**Document passage:**

36 Fla. Supp. 2d 147


Case No. 89-06193 CK

Seventeenth Judicial Circuit, Broward County

July 14, 1989


Joseph P. Klapholz, for plaintiff.

Robert D. McIntosh, Fleming, O’Bryan & Fleming, for defendant.


JOHN T. LUZZO, Circuit Judge.


THIS CAUSE having come to be heard upon Defendant’s Motion to Dismiss for Forum Non Conveniens and the Court having reviewed the parties’ Memoranda, Affidavits, having heard argument of counsel and being otherwise duly advised, the Court has found:

The Defendant, Gilíes Champagne, has admitted liability for the sinking of the vessel involved in this accident. The Defendant has also waived any jurisdictional defense he has to the Plaintiffs cause of action if the case is heard in a Court of proper jurisdiction in Quebec, *148Canada. Therefore, there exists an alternative forum with jurisdiction over Plaintiffs claim.

Balancing the factors to be considered on a Motion to Dismiss for Forum Non Conveniens as outlined by the United States Supreme Court in Gold Oil Company v Gilbert, 330 U.S. 501, 67 S.Ct. 839, 91 L.Ed. 1055 (1947), Koster v Lumbermen’s Mutual Casualty Co., 330 U.S. 518 (1947) and Piper Aircraft v Reyno, 454 U.S. 232 (1981) and adopted in Florida in Armadora Naval Dominicana, S.A. v Garcia, 478 So.2d 873 (Fla. 3d DCA 1985), this Court has, in its discretion, determined that the private interest factors and public interest factors enumerated by the Supreme Court in Gilbert and Piper dictate against having this case heard by this Court.

Access to the proof necessary to try this case is more accessible in Quebec, Canada. The numerous Canadian resident witnesses are subject to compulsory process in Quebec where the taking of testimony, for discovery and trial, is easier, more expeditious and less expensive. All the key witnesses plus the Plaintiff and Defendant reside in Canada and the chances of these important witnesses giving live testimony at trial is greater if the matter is tried in Canada.

**Aim:**
Return the full court order on the forum non conveniens motion, word for word. The entries after this point are separate from the court order.

**Record set:**
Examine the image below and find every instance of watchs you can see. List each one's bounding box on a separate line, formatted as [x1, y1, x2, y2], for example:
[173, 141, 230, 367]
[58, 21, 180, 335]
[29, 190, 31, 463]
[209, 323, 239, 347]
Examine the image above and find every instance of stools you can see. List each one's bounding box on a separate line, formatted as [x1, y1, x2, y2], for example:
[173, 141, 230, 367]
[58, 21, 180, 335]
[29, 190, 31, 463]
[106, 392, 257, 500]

* * *

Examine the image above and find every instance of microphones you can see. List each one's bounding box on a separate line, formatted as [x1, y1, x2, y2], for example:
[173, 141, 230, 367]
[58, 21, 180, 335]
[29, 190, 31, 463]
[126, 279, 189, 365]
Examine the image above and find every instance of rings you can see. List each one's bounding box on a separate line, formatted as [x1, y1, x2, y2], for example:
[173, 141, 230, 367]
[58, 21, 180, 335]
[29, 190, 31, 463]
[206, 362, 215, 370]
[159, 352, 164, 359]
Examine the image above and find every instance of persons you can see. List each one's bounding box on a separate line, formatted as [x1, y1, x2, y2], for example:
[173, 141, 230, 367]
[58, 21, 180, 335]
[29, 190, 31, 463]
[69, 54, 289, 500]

--

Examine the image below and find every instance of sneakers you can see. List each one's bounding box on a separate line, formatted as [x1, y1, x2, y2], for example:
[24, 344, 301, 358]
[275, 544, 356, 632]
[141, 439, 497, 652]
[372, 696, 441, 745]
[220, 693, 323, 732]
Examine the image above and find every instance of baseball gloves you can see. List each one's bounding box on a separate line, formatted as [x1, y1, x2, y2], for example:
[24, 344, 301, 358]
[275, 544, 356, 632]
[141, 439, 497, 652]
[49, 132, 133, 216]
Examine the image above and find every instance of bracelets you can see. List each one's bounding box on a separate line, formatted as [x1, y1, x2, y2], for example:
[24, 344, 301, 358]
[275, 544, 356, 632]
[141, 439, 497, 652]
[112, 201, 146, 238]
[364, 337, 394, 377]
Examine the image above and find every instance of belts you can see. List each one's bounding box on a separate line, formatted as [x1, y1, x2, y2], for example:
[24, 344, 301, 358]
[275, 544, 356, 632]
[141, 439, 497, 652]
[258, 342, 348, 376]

**Worked solution:**
36 Fla. Supp. 2d 147


Case No. 89-06193 CK

Seventeenth Judicial Circuit, Broward County

July 14, 1989


Joseph P. Klapholz, for plaintiff.

Robert D. McIntosh, Fleming, O’Bryan & Fleming, for defendant.


JOHN T. LUZZO, Circuit Judge.


THIS CAUSE having come to be heard upon Defendant’s Motion to Dismiss for Forum Non Conveniens and the Court having reviewed the parties’ Memoranda, Affidavits, having heard argument of counsel and being otherwise duly advised, the Court has found:

The Defendant, Gilíes Champagne, has admitted liability for the sinking of the vessel involved in this accident. The Defendant has also waived any jurisdictional defense he has to the Plaintiffs cause of action if the case is heard in a Court of proper jurisdiction in Quebec, *148Canada. Therefore, there exists an alternative forum with jurisdiction over Plaintiffs claim.

Balancing the factors to be considered on a Motion to Dismiss for Forum Non Conveniens as outlined by the United States Supreme Court in Gold Oil Company v Gilbert, 330 U.S. 501, 67 S.Ct. 839, 91 L.Ed. 1055 (1947), Koster v Lumbermen’s Mutual Casualty Co., 330 U.S. 518 (1947) and Piper Aircraft v Reyno, 454 U.S. 232 (1981) and adopted in Florida in Armadora Naval Dominicana, S.A. v Garcia, 478 So.2d 873 (Fla. 3d DCA 1985), this Court has, in its discretion, determined that the private interest factors and public interest factors enumerated by the Supreme Court in Gilbert and Piper dictate against having this case heard by this Court.

Access to the proof necessary to try this case is more accessible in Quebec, Canada. The numerous Canadian resident witnesses are subject to compulsory process in Quebec where the taking of testimony, for discovery and trial, is easier, more expeditious and less expensive. All the key witnesses plus the Plaintiff and Defendant reside in Canada and the chances of these important witnesses giving live testimony at trial is greater if the matter is tried in Canada.